Heat maps of the set of genes (classifiers) yielding the optimal LOOCV accuracy rates were produced. Clustering was performed for both samples and genes utilising hierarchical clustering with Euclidean distance as the dissimilarity function with complete linkage agglomeration. Dendrograms are displayed on the appropriate axis of the heat map.

Results

Microarray analysis of lymph node biopsies

Microarrays quantifying gene expression in lymph node biopsies (n = 142) suspected of lymphoma were assessed for quality using the arrayQuality package. Arrays with a CV QC score of >1 were identified as sub-optimal in quality and subsequently removed from analysis to result in a final total of 116 arrays analysed. A summary of the diagnosis of each of these biopsies and number of each subtype examined is shown in Table 1. A diagnostic profile for the global multi-class approach consisting of 50 genes was developed, and demonstrated an optimal LOOCV accuracy rate of 83.6% for the diagnosis of biopsies as RL, HL, FL or DLBCL (Table 2). Most cases from the diagnostic classes examined in this study clustered distinctly together by hierarchical clustering, with the exception of DLBCL (Figure 1A). An accuracy rate of only 68.6% was achieved when the same profile of genes were tested on an independent test set (Table 2).
Table 2

The accuracy rates resulting from GEP classification of lymph node biopsies into selected subtypes.

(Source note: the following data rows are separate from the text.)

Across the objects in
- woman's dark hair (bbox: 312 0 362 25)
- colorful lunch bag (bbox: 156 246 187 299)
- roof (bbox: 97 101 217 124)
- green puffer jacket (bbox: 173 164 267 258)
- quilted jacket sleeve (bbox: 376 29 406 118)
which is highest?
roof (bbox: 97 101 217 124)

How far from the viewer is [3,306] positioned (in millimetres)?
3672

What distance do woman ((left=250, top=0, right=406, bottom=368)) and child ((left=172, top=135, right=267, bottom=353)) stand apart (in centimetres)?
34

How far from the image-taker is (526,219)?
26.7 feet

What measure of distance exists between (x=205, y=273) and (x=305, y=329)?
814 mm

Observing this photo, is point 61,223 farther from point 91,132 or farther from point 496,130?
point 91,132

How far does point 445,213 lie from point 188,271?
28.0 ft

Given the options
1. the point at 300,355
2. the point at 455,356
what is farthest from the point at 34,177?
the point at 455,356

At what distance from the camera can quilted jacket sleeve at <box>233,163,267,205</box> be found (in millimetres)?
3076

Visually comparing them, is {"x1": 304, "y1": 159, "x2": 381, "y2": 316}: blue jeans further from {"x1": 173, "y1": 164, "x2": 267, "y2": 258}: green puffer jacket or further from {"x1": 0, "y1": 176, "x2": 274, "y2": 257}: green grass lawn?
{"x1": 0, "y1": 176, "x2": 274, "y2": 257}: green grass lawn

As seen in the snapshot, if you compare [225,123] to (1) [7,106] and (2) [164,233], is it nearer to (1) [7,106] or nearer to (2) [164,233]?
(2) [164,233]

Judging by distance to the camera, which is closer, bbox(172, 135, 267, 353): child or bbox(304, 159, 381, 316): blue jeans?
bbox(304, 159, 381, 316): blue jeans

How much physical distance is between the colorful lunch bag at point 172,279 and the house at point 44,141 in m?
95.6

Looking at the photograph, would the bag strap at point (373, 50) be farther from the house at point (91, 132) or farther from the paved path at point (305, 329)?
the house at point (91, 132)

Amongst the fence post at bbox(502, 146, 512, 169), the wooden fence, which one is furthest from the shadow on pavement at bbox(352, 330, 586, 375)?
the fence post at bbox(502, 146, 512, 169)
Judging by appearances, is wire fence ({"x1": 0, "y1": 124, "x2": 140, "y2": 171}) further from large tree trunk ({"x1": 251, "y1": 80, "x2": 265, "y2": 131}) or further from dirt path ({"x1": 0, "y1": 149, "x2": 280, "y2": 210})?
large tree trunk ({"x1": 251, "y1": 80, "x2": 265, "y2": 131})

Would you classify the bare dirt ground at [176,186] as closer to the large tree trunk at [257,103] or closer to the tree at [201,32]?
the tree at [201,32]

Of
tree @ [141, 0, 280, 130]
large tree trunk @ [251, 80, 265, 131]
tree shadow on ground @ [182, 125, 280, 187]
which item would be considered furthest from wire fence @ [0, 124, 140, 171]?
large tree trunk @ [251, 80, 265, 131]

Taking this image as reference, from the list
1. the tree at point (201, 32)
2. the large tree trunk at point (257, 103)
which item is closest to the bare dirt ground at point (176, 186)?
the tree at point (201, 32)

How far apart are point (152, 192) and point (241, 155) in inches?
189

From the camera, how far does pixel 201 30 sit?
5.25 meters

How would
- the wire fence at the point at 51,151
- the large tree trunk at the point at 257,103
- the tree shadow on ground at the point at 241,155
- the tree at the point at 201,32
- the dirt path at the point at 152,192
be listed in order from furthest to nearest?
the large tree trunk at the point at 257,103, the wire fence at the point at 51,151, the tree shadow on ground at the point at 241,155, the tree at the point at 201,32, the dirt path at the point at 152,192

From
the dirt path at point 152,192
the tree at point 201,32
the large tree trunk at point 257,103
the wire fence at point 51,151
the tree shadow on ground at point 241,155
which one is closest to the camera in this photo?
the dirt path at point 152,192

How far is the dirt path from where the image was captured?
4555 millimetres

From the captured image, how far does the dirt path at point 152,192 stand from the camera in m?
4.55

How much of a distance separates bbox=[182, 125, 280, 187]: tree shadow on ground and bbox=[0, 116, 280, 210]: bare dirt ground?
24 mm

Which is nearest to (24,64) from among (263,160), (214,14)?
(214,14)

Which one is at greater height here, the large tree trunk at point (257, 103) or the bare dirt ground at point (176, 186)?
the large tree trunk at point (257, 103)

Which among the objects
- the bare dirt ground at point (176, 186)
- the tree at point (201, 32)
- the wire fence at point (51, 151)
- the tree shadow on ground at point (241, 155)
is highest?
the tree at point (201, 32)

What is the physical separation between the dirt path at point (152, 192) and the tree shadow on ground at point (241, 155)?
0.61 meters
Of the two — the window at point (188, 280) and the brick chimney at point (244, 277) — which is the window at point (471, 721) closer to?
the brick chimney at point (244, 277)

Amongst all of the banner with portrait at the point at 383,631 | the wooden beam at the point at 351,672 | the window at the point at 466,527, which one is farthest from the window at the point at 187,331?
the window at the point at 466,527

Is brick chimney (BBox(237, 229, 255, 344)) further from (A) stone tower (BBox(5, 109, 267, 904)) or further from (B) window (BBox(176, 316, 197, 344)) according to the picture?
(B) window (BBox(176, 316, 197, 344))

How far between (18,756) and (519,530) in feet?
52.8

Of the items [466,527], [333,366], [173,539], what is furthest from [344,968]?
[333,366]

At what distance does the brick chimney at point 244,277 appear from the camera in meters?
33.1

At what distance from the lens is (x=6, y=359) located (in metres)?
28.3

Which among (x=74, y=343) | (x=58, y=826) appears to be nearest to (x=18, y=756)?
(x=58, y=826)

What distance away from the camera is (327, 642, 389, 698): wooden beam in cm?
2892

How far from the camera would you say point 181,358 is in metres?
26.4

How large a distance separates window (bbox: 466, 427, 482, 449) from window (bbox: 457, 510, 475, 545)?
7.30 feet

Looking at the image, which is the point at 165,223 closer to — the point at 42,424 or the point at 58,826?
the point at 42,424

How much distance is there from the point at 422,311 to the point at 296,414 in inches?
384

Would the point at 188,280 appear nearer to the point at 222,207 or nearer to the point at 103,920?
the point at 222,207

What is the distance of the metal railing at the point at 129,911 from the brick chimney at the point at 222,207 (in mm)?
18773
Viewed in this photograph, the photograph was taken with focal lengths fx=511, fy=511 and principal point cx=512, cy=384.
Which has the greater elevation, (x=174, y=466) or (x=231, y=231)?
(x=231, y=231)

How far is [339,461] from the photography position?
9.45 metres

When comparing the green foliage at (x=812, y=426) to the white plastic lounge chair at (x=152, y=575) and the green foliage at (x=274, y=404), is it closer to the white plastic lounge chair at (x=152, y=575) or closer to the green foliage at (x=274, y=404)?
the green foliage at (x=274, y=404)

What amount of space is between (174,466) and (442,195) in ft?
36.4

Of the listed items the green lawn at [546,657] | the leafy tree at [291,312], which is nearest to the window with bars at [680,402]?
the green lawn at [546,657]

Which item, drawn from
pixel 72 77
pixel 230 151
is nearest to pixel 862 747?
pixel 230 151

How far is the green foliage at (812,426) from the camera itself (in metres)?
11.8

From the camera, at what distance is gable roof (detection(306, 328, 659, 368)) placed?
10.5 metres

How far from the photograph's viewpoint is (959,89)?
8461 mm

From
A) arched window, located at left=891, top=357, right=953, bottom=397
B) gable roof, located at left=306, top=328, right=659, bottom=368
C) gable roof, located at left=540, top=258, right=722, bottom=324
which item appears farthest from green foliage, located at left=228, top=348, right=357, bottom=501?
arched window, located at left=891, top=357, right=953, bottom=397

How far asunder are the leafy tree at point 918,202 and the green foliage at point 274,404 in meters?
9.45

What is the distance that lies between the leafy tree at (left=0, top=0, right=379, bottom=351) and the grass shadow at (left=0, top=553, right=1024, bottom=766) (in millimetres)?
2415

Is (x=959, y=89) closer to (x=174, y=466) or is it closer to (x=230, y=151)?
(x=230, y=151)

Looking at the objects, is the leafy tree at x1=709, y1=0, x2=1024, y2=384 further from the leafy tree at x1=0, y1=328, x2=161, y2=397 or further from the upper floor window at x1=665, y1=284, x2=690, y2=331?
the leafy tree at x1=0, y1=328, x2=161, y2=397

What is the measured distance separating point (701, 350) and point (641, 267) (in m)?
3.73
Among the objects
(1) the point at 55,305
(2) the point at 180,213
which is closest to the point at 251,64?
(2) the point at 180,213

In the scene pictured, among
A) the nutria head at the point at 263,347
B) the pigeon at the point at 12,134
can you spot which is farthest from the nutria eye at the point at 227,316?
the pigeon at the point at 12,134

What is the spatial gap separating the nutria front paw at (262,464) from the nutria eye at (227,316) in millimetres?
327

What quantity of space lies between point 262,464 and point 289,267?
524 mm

ComparisonSubtypesOptimal number of probesTraining set accuracy rate (%)Test set accuracy rate* (%)
Global multi-classRL v cHL v FL v DLBCL5083.668.6

Local binary-classRL v Lymphoma13087.780.0
cHL v NHL4089.282.1
FL v DLBCL1084.876.1

Global binary-classcHL v remaining cases3091.482.8
FL v remaining cases6082.788.5
DLBCL v remaining cases49087.782.8

* The reported independent test set accuracy rates indicate the proportion of correctly classified cases from the total number assessed in the test datasets.

Figure 1

Hierarchical clustering of lymph node samples comparing distinct subtypes of lymphoma. Heatmaps depict A. Multi-class analysis for cases of RL (grey, n = 16), cHL (black, n = 12), DLBCL (yellow, n = 8) and FL (magenta, n = 25); B. cHL (grey, n = 12) versus NHL (black, n = 53) and C. FL (grey, n = 25) versus DLBCL (black, n = 8). The columns represent the samples and rows represent the solicited genes. Each cell within the grid is indicative of the gene expression level for an individual sample with colour used to depict intensity on a graduating red (high) to green (low) scale. See Additional files 2 and 3 for the lists of top 10 and 20 classifier genes distinguishing HL from NHL and FL from DLBCL.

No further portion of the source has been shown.